After over a year of looking, my husband and I bought our home summer '04. A few steps from our family room was a large room clearly meant to be a 'formal living room' with absolutely nothing in it. Having grown up in homes with plastic covers over 'formal living room' furniture, we both agreed there was a better use for this space. Our dream of the 'English pub room' developed. Two months after our son was born, we started construction. Luckily, he slept through air compressors, chop saws, and orbital sanders!

Three months later, our ceiling was complete. We agonized over lighting, but finally decided to install sconces that provided muted up-lighting and accented the tin ceiling beautifully. Our friends and family rave about the room, and we absolutely love it! I once asked my husband. "What would you do if we sold this house and the buyer agreed to our asking price with the condition that we rip down that awful tin ceiling?" I can't repeat exactly what he said, but suffice to say the answer was - NO!

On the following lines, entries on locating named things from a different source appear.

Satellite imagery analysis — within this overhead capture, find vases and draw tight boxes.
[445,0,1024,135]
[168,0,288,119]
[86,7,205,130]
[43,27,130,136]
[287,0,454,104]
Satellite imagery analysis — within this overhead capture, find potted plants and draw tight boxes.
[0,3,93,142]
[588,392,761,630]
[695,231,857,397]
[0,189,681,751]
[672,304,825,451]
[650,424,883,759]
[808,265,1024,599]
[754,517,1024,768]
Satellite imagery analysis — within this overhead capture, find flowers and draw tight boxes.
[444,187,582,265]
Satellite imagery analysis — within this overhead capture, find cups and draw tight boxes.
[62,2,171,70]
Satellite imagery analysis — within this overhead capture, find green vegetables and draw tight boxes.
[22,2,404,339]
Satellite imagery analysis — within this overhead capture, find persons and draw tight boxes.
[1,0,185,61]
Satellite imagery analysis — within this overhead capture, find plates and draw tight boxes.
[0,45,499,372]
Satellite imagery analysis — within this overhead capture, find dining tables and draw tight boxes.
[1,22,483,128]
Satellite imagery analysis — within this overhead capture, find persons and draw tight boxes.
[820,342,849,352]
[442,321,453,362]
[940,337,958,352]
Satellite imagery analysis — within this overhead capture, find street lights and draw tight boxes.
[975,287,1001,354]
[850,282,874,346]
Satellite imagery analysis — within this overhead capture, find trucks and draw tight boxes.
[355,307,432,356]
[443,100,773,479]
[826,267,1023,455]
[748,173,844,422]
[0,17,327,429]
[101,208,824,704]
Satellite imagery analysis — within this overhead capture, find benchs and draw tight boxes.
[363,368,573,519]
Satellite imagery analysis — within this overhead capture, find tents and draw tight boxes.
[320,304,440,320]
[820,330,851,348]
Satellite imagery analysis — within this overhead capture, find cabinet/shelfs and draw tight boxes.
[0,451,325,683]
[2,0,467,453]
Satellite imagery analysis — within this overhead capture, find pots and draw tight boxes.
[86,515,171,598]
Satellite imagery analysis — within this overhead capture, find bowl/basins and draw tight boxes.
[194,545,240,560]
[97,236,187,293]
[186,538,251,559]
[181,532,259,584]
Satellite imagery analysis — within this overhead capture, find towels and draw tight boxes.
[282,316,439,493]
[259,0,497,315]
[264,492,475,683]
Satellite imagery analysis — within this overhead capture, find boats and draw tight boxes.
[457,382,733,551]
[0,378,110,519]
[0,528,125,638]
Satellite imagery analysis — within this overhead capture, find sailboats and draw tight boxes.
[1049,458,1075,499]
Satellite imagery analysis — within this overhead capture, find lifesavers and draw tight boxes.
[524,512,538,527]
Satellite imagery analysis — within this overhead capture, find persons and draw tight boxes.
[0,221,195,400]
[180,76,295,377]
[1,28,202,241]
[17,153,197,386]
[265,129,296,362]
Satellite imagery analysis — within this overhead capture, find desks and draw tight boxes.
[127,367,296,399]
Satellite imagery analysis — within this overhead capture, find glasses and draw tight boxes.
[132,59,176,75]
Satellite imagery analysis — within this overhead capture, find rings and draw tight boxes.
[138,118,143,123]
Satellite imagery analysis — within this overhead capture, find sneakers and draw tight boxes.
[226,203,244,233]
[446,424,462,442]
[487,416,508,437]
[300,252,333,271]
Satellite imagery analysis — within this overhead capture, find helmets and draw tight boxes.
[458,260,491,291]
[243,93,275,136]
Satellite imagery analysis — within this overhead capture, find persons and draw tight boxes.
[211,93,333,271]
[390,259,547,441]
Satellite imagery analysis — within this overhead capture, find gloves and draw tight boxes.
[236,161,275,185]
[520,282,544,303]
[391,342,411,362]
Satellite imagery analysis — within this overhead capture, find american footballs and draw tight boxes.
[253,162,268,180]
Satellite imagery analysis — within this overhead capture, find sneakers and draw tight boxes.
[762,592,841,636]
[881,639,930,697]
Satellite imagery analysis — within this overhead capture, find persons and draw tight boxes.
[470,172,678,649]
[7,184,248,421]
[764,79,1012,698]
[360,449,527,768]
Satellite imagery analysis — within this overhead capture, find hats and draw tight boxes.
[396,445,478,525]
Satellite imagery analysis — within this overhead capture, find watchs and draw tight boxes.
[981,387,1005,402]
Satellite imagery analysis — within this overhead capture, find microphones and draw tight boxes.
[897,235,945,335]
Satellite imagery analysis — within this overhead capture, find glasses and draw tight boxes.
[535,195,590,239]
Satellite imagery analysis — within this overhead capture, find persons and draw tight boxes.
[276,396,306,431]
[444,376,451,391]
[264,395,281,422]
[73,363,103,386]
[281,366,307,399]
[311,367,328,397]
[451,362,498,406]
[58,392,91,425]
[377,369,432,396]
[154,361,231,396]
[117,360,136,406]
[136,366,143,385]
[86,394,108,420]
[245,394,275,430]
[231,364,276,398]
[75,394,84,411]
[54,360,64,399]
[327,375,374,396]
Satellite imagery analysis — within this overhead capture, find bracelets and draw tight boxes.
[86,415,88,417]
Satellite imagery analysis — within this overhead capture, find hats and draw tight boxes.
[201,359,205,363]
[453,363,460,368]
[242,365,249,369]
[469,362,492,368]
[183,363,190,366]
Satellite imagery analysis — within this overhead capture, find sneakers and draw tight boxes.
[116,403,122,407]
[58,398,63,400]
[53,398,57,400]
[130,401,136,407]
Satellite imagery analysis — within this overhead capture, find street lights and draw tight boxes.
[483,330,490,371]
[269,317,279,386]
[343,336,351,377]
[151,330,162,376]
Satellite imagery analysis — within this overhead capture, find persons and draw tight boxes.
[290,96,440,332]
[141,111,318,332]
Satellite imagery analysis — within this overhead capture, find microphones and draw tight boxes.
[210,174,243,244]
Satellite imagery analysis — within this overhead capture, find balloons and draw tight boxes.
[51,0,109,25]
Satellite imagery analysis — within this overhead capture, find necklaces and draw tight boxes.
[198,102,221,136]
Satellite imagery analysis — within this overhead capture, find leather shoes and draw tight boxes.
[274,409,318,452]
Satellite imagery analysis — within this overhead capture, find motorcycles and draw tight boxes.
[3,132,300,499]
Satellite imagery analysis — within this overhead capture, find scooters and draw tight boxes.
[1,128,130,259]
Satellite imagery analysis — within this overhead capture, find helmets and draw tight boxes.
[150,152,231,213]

Why are Tin Ceilings so popular today?

Tin Ceilings remind us of a different time in our country's history. Tin Ceilings stir memories of gentler days when elegance and beauty reigned. A slower paced era where style and grace were the watchwords in home decor. Old time victorian homes, formal parlors, farmhouses with wood burning stoves and other historic architecture we've seen in literature and film or remember from our childhood.

It is said that "Everything Old Becomes New Again". It reinvents itself and becomes fashionable again, perhaps because it was so fashionable in the first place. Fashion goes in and out of style as modern ideas are introduced to the market. But the popular styling's of the past always cycle back into modern contemporary culture. The Tin Ceiling exemplifies this concept.